#### PASSAGE:
'''

Earlier ‘Wholesaling’ Projects
Africa Schools Program (Ghana, Kenya, Rwanda):
In June 2005, IFC worked with Ghana’s The Trust Bank Limited (TTB) to set up a $2.1 million risk sharing facility disbursed in local currency to support lending to private schools to finance construction and purchase educational materials. IFC also provided advisory services to help TTB better process and monitor loans and for schools to strengthen their financial and managerial capacities. The demand resulted in a repeat investment in May 2007 which increased IFC’s risk participation to 47.5 percent of a total portfolio of 6.6 million in local currency terms, or $4.6 million currently. So far, TTB has disbursed the equivalent of $3.7 million to 25 schools with 53 additional schools participating in training programs; the schools have a combined enrollment of over 32,000 students.
In December 2006, IFC’s unique approach in Ghana was replicated in Kenya with Kenya’sK-Rep Bank. IFC provided K-Rep Bank with a risk sharing facility, leveraging up to 120 million Kenya shillings (about $1.7 million) on loans extended to eligible private schools, including low-income schools. So far, 23 schools have accessed more than $300,000 in loans; an additional 113 schools benefited from training programs; the Kenyan schools have a total enrollment of about 31,000.
In May 2008, the model was replicated in Rwanda. IFC partnered with Rwanda’s Banque Rwandaise de Développementto invest up to 2.6 billion Rwanda francs ($4.8 million) in a risk-sharing facility that leverages $12.3 million in local currency financing. Comprehensive advisory services were provided. So far, 31 schools have accessed $7.1 million in loans; 66 schools have benefited from advisory services; the schools have a total enrollment of 34,000.
Student Loans – DuocUC, Chile
In October 2007, IFC partnered with DuocUC, a higher education institution in Chile, and Banco de Crédito e Inversiones (BCI) to establish Chile’s first private financing program targeting low-income students with the aim of helping about 15,000 students finance their post-secondary education with long-term competitive loans. By focusing on students from underprivileged backgrounds, the program sought to address an important social need, while providing a means for higher education and better employment opportunities. Another objective was to boost the number of qualified professionals entering the labor market, a government priority. Students enrolled in the program are able to cover the full cost of tuition and are offered an attractive interest rate, with repayment terms of up to seven years after graduation. Risks are shared between DuocUC, BCI, and IFC. So far, loans have been extended to about 2,500 students.
Facts about IFC’s Activities in Health and Education
As of January 2010, IFC provided more than $1 billion in financing to 83 private health care projects in 33 developing countries. The projects had a total value of $3.5 billion. IFC has mobilized an additional $86 million from participant banks for its health investments. Twenty-two IFC health projects (27 percent) are in the world’s poorest countries.
IFC-supported health care facilities treat about 5.5 million patients annually.
IFC health projects employ about 36,000 people in emerging markets.
As of January 2010, IFC had committed $469 million in financing to 62 education projects in 30 countries at a total value of $1.54 billion. Twenty-one IFC education projects (35 percent) were in the world’s poorest countries.
IFC-supported projects educate about one million students annually.
IFC-supported education projects employ about 16,000 people in developing countries.

'''

#### ENTRIES SUPPLIED:
'''

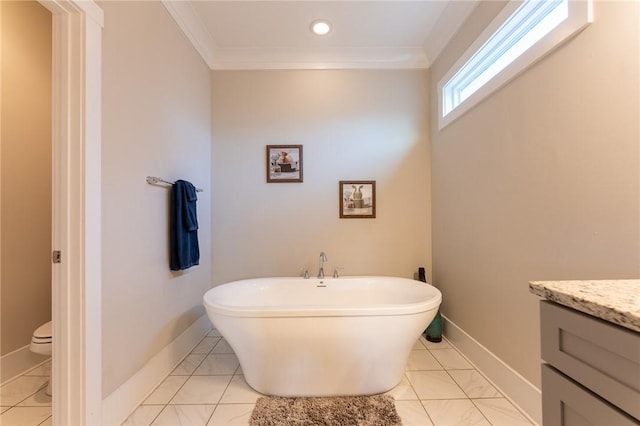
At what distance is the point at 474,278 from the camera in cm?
193

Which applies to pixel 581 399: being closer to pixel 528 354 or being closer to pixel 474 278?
pixel 528 354

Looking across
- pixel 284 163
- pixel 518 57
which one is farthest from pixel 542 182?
pixel 284 163

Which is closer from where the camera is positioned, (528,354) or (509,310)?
(528,354)

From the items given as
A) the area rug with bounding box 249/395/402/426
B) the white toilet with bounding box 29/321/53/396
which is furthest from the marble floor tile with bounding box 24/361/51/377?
the area rug with bounding box 249/395/402/426

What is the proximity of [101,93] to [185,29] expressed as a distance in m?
1.18

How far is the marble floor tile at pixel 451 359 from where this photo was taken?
1.91m

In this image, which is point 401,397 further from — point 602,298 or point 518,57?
point 518,57

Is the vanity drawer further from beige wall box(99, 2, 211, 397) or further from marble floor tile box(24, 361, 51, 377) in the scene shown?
marble floor tile box(24, 361, 51, 377)

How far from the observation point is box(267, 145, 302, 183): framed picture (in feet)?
8.65

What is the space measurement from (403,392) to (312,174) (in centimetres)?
189

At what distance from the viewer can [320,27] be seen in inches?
88.4

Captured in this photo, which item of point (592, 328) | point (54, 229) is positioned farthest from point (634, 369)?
point (54, 229)

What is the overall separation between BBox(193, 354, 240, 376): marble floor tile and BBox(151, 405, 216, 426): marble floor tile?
330mm

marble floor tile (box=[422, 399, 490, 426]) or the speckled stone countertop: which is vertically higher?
the speckled stone countertop
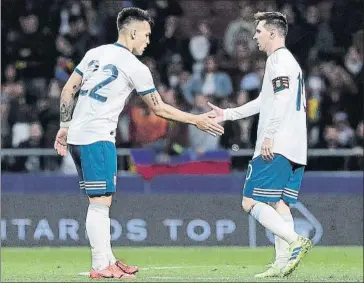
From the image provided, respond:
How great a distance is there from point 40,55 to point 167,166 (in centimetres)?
404

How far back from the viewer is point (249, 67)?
70.6 feet

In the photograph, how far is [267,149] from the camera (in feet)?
39.7

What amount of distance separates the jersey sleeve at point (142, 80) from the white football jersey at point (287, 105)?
115 cm

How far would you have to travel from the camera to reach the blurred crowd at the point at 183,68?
20219mm

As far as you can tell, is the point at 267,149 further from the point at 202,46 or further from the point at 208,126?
the point at 202,46

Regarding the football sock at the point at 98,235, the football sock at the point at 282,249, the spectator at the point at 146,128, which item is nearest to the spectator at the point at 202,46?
the spectator at the point at 146,128

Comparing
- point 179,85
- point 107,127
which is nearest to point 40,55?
point 179,85

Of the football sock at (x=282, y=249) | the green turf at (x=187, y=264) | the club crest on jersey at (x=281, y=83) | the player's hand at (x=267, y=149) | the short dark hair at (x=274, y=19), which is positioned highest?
the short dark hair at (x=274, y=19)

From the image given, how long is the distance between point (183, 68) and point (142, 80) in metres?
10.1

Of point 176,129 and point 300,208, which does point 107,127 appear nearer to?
point 300,208

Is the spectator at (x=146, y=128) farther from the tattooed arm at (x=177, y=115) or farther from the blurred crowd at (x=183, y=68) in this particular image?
the tattooed arm at (x=177, y=115)

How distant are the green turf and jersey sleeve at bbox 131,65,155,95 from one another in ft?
5.40

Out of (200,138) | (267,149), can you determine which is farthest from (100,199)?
(200,138)

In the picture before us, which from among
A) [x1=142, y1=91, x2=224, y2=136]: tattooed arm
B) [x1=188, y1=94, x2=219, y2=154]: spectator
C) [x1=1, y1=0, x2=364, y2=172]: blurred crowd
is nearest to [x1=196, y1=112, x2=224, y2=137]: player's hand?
[x1=142, y1=91, x2=224, y2=136]: tattooed arm
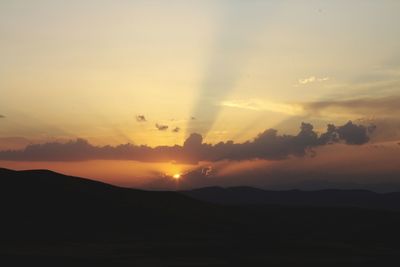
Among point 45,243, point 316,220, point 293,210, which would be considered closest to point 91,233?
point 45,243

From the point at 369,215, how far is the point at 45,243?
100870 millimetres

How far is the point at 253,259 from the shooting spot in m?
62.7

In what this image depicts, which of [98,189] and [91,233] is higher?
[98,189]

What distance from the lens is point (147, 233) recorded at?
90438 millimetres

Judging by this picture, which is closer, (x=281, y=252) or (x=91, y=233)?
(x=281, y=252)

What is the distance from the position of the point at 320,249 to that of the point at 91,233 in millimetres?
37295

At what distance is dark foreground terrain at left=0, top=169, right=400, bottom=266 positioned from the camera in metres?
61.3

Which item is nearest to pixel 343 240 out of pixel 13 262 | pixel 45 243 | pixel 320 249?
pixel 320 249

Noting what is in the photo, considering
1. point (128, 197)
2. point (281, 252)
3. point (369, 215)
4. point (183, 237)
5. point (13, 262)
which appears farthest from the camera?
point (369, 215)

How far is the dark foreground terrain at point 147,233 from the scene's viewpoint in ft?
201

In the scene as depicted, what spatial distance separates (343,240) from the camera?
9206cm

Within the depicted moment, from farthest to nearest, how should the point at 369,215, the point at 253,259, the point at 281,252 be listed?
the point at 369,215, the point at 281,252, the point at 253,259

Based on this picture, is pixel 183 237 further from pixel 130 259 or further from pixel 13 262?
pixel 13 262

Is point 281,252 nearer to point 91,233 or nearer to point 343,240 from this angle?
point 343,240
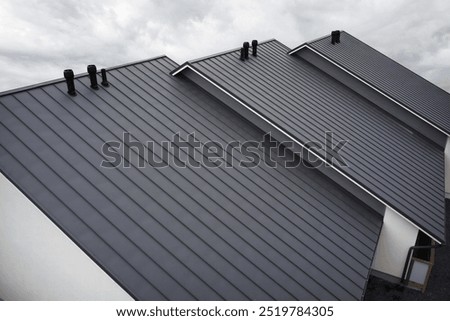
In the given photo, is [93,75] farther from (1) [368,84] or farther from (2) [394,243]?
(1) [368,84]

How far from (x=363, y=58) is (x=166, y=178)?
65.0ft

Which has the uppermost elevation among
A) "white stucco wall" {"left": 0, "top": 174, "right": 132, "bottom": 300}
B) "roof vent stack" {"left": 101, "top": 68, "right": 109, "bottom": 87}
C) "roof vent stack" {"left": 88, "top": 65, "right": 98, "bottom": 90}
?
"roof vent stack" {"left": 101, "top": 68, "right": 109, "bottom": 87}

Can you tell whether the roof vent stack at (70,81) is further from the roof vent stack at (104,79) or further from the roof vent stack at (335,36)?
the roof vent stack at (335,36)

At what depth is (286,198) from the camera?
1079 centimetres

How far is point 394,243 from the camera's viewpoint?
12219mm

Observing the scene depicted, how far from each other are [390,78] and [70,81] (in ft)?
67.3

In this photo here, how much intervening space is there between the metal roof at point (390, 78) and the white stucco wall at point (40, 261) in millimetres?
18133

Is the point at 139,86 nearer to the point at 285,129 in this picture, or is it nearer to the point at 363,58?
the point at 285,129

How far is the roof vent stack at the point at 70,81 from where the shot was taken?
404 inches

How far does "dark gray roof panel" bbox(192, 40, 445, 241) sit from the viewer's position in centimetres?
1204

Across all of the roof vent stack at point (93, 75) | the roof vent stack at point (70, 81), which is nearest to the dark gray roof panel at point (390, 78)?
the roof vent stack at point (93, 75)

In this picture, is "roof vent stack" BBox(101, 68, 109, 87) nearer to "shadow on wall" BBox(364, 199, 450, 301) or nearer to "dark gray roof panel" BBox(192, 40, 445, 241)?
"dark gray roof panel" BBox(192, 40, 445, 241)

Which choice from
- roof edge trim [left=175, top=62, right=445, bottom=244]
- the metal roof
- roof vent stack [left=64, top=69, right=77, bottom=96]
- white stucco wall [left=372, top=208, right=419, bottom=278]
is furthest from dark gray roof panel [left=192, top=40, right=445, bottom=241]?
roof vent stack [left=64, top=69, right=77, bottom=96]

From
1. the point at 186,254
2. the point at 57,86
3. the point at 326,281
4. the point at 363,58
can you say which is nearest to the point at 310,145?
the point at 326,281
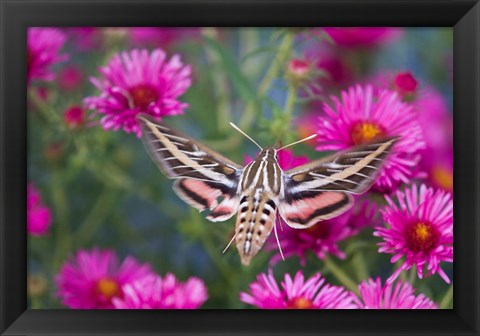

'''

#### ACTIONS TO TAKE:
• A. In the passage on IFC's health and education financing, translate this sentence into Spanish: "IFC-supported health care facilities treat about 5.5 million patients annually."
• B. Reproduce the passage on IFC's health and education financing, beginning at the words "IFC health projects employ" and stopping after "million students annually.", with "emerging markets" renamed to "developing economies".

#### EXERCISE SOLUTIONS:
• A. Los centros de atención médica respaldados por la IFC atienden a unos 5,5 millones de pacientes al año.

• B.
IFC health projects employ about 36,000 people in developing economies.
As of January 2010, IFC had committed $469 million in financing to 62 education projects in 30 countries at a total value of $1.54 billion. Twenty-one IFC education projects (35 percent) were in the world’s poorest countries.
IFC-supported projects educate about one million students annually.